The Chinese national flag flies in front of St Joseph's Church, also known as Wangfujing Catholic
Police in northeast China raided a gathering of Christian villagers and arrested 200 participants for allegedly joining a church that refused to abide by a theological doctrine promoted by a state-sanctioned body, according to a report.
Some 150 police officers stormed the gathering in Xiaotuan, a village in Mudanjiang City of Heilongjiang province on Jan. 27 and arrested the Christian faithful, Bitter Winter, an online magazine covering religious freedom and human rights in China, reported on Feb. 5.
Those arrested were members of a house church that is part of the Sola Fide (Justification by Faith) network. Sola Fide, Latin for “faith only” is a Christian theological doctrine taught by Martin Luther, a German theologian and reformer who started the Reformation Movement in the 16th century.
Luther argued that the righteousness from God consists not in recognition of anything we have done but in a declarative and creative act of God, according to the Canada-based Gospel Coalition. This doctrine is shared by most Protestant churches.
However, in China, the state-controlled Three-Self Church, which oversees the affairs of Protestant Churches, contests the doctrine and replaces it with “justification by love.”
Hundreds of local Christians and from faraway places have been joining the gathering in Xiaotuan every month, Bitter Winter reported.
"We have never seen so many police officers"
Before the latest gathering, locals spotted “a suspicious car” parked nearby, which came very early in the morning and left late at night.
Following the raid, the arrested Christians were packed in three large buses and some in cars before being driven away, the report said citing local sources.
“Even when they arrest criminals, we have never seen so many police officers,” a villager reportedly said.

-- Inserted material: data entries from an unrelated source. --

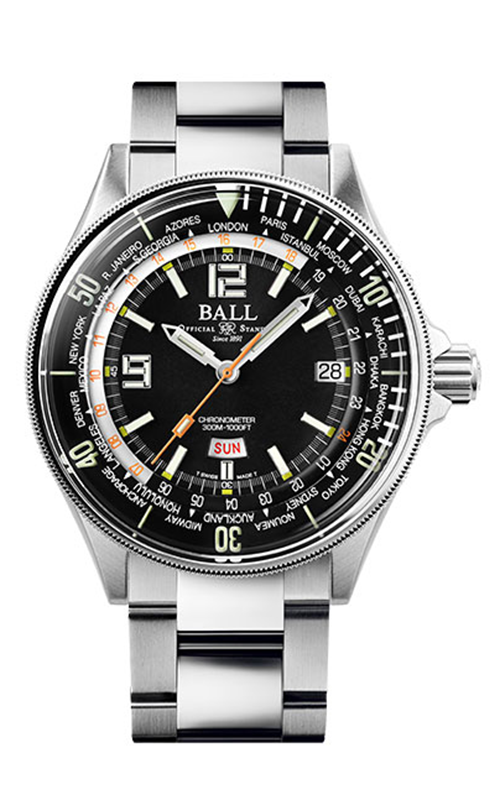 Ball Diver DG2232A-SC-BK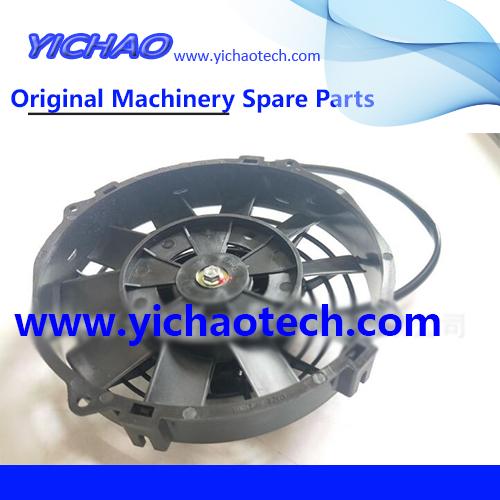 Konecranes Reach Stacker Spare Part Spal Condenser 923705.0469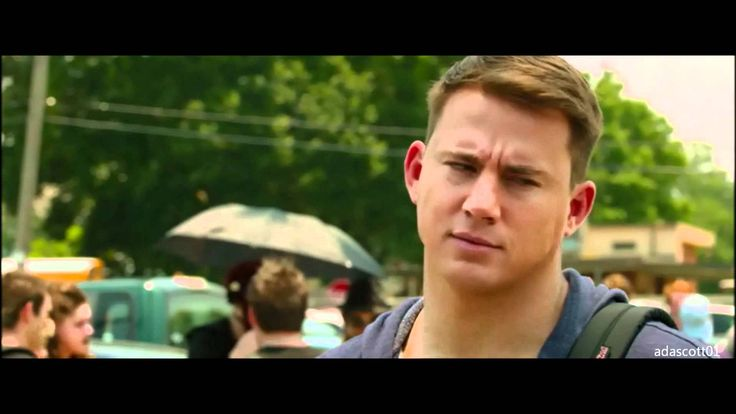 """This short clip from """"21 Jump Street"""" displays within a short 2-minute period the way a young person can be treated.  Stereotypes are placed onto the different cliques within the schoolyard, using terms that include """"gothics"""" and """"nerds"""". As the clip continues, racism and sexuality issues come into play and one of the last things said is by the principle """"You punched a little gay black kid in the face""""."""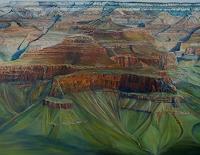 Theresia-Zuellig-Diverse-Landschaften-Natur-Moderne-Naturalismus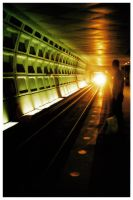 DC Metro by stephzzb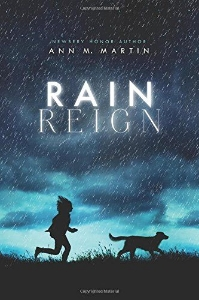 rain reign other-abled disabled autism characters kids chapter book long enough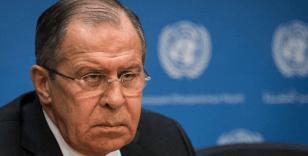 """Lavrov: """"Sınır işbirliği için Türkiye ve Suriye'yi destekleyeceğiz"""""""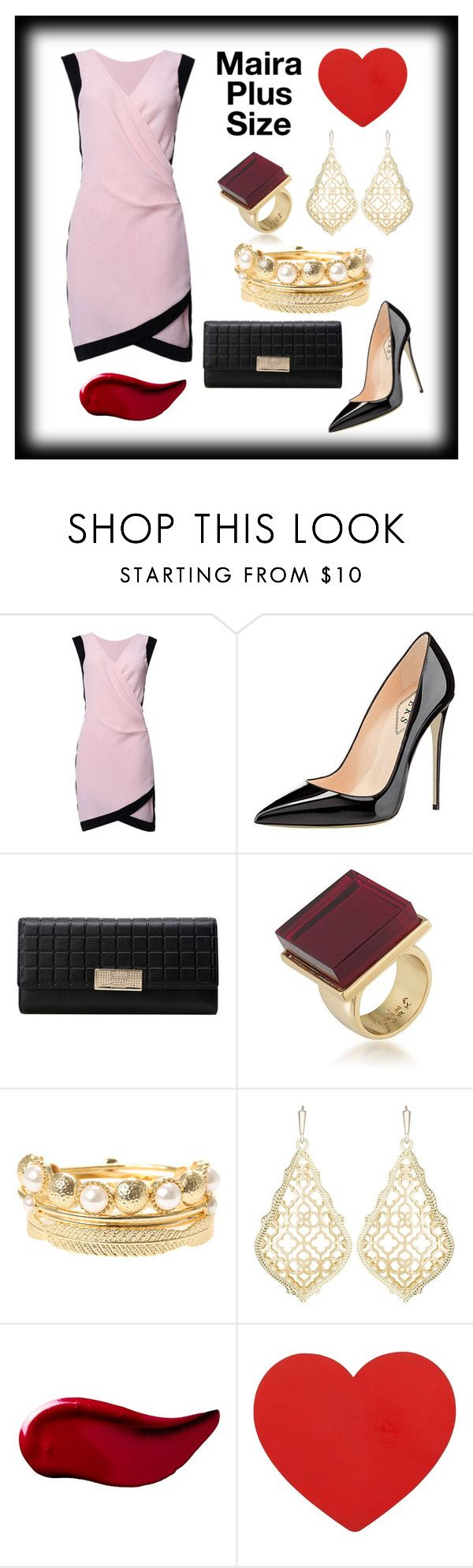"""""""Maira's Date Look"""" by mairaplussize ❤ liked on Polyvore featuring Trina Turk, Kendra Scott and Kat Von D"""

The whereabouts of the detained Christians remain unknown.
Since Xi Jinping became China’s president in 2013, religious groups, especially those unregistered with state-run bodies, have endured a higher level of persecution, rights groups say.

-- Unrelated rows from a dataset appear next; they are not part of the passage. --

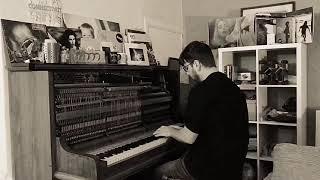 Dry Fantasy (piano cover) - Mogwai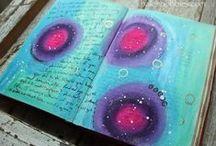 Art Journal / art journals, pages, inspiration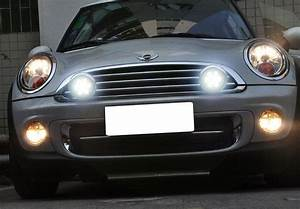 Mini Cooper Oem Led Rally Driving Daytime Running Light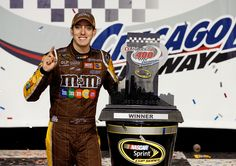 Kyle Busch wins the NASCAR Sprint Cup Series Race at Chicagoland Speedway in 2008!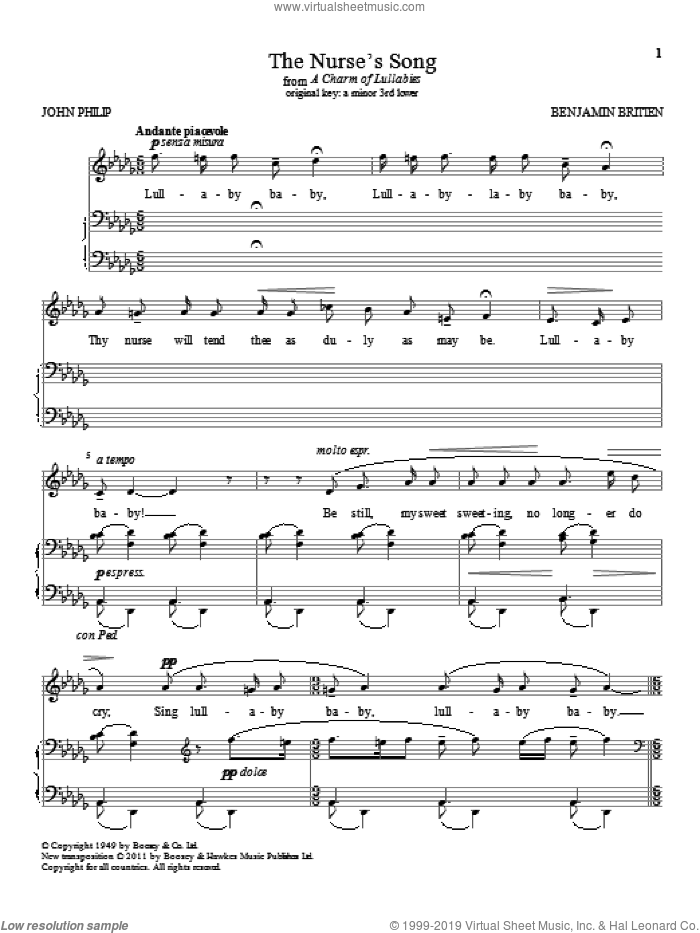 The Nurse's Song sheet music for voice and piano (High Voice) by Benjamin Britten, classical score, intermediate skill level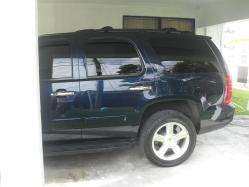 DadeCountyTahoe 2007 Chevrolet Tahoe (New)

The crackdown on religions intensified after 2018 when the Chinese Communist Party (CCP) adopted new regulations on religious affairs, which require all religious groups and their members to register with the government and forbid all activities without prior permission.
Despite China’s constitution guaranteeing freedom of religion or belief, the officially atheist state is ranked among the world’s worst offenders of religious freedom by rights groups.